Last Friday evening I crossed a couple of items off my to-do list in one hit - eating dosa for the first time and purchasing vegan takeaway food from my local suburb. I've been hankering to try dosas ever since reading about them on blogs and have considered attempting to make my own yet I thought it would be a good idea to try the real deal first.
We have lived in Clayton for almost 10 years and haven’t purchased takeaway food or dined at local restaurants for the past three years. Our more recent eating out experiences usually involve travelling to another suburb to eat at a restaurant we know has a variety of good vegan options. Clayton is home to several Indian restaurants as well as Chinese, Malaysian, Korean, Vietnamese, Thai, Indonesian and Japanese. In the midst of searching for the closest place to buy dosa, I was delighted to discover that Punjab cafe, one of our local Indian eateries, listed a variety of dosas on their menu. The man wasn't entirely keen on the sound of them and it took a couple of weeks of not-so-subtle hints for him to come around to the idea.
Punjab cafe is reminiscent of the other Indian eateries around Clayton, the decor is cheap and minimal, the clientele is mainly of Indian origin and the food is fairly inexpensive. After speaking with the waiter and chef to inform them of our dietary requirements we ordered a couple of masala dosas ($7.50 each), bindhi masala (okra curry - $7.50) and garlic naan ($2 each). I've been under the impression that naan dough usually contains yoghurt (as most recipes I've seen include it) but we were assured that there would be no yoghurt or other dairy products in the naan and that it could be topped with vegetable oil and garlic.

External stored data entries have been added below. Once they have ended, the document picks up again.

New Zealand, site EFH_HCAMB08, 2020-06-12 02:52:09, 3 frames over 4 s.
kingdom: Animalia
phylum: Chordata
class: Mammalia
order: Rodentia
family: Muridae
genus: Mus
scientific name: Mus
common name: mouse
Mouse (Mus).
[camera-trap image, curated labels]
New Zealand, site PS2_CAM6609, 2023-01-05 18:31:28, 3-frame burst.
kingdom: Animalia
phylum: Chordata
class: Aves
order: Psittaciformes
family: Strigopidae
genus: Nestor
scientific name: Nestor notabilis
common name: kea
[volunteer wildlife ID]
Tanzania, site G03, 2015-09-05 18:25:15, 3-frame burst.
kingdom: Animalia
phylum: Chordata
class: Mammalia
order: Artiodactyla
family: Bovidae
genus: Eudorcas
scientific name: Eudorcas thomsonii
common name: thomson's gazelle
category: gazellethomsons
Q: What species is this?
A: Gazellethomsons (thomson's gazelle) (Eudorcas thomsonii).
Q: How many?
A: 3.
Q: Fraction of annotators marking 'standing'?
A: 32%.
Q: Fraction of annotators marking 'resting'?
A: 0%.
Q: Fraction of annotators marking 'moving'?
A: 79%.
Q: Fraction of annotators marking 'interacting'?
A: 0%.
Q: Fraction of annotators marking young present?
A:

The man succumbed to the gorgeous aroma of garlic naan during our trip home, tearing off a few pieces to keep him satisfied until we could get stuck into the rest of the food. The masala dosa was as wonderful as I imagined it would be – a thin crispy pancake made with a fermented lentil and rice batter filled with spiced potatoes, accompanied by a tangy dal. I was expecting some chutneys to be included with our meal as I think they are usually served with dosas, perhaps they forgot to include them? The bindhi masalas I've eaten in the past have been served in a sauce/gravy so I was little surprised to find that this version was a dry curry. We ordered it to be hot and were pleased that it delivered on spiciness.
My first dosa experience was thoroughly enjoyable and has made me eager to try more dosas at other Indian restaurants for comparative purposes. I would also like have a go at making dosas at home although they will need to be a miniature versions as I don't own a frying pan large enough to make dosas bigger than our dinner plates!